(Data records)
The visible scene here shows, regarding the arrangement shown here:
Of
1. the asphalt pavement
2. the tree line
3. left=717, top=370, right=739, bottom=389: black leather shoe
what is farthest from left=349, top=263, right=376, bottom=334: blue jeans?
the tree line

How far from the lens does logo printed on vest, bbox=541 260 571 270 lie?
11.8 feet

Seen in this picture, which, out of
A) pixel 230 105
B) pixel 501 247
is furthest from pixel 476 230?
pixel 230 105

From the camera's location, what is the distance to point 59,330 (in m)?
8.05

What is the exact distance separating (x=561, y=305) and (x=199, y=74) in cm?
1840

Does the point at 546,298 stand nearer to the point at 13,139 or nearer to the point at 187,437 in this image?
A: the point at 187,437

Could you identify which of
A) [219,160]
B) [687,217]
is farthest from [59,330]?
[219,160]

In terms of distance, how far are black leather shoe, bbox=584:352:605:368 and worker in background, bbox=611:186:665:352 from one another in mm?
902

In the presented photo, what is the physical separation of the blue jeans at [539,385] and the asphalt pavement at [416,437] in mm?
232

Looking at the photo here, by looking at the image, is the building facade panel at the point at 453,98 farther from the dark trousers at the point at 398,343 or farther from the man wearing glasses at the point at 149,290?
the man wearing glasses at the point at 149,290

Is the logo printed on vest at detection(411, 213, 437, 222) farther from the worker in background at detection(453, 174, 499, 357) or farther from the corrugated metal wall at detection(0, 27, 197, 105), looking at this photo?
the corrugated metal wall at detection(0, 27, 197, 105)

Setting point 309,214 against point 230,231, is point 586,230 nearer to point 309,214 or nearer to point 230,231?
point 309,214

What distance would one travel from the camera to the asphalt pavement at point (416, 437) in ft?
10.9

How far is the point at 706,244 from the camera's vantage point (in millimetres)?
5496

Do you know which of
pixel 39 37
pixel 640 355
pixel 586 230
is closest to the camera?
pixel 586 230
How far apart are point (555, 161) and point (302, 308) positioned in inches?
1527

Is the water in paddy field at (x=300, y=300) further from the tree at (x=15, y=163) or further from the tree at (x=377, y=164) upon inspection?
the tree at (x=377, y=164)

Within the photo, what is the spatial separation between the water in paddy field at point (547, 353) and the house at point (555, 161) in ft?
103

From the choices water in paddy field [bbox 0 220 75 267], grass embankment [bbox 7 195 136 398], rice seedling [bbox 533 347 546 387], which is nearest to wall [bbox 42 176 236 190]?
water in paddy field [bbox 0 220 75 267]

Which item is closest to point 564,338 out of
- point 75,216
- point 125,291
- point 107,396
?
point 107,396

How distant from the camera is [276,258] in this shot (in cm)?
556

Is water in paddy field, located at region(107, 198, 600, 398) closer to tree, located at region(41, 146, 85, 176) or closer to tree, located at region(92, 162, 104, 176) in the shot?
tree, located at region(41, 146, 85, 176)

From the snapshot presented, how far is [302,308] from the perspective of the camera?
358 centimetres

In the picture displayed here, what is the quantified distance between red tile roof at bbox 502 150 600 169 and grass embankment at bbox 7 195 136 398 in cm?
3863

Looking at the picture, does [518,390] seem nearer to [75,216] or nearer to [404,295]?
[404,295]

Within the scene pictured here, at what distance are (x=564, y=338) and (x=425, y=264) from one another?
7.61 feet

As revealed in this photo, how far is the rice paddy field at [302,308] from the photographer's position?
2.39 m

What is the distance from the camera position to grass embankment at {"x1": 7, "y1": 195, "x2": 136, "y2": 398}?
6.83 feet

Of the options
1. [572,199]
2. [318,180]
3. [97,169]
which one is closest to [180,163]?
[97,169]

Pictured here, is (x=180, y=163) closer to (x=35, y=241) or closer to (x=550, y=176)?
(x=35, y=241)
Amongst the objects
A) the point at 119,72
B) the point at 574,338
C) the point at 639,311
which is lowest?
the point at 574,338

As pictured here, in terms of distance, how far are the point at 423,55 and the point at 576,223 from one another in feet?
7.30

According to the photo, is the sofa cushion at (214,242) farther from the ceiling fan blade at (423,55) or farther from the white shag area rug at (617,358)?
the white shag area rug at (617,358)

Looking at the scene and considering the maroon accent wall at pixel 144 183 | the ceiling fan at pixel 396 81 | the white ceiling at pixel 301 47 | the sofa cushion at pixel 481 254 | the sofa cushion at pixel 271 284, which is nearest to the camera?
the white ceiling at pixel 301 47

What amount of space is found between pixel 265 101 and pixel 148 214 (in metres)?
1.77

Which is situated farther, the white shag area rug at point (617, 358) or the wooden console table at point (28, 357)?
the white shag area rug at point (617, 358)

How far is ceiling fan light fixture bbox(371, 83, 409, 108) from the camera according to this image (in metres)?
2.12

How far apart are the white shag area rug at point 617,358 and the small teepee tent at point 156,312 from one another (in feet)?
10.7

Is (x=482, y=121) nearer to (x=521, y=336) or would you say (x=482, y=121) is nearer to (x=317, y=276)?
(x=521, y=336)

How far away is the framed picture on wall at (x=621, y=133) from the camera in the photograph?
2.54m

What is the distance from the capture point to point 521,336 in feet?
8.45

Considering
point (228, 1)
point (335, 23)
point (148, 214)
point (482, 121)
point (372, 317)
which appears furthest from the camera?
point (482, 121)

■ Task details: Copy verbatim the lines of the entries from the line containing "Is water in" through the line containing "358 centimetres", including both of those lines.

■ Exercise answer:
Is water in paddy field, located at region(107, 198, 600, 398) closer to tree, located at region(41, 146, 85, 176) or closer to tree, located at region(92, 162, 104, 176) in the shot?
tree, located at region(41, 146, 85, 176)

From the snapshot presented, how far is [302,308] from the perspective of the camera?
358 centimetres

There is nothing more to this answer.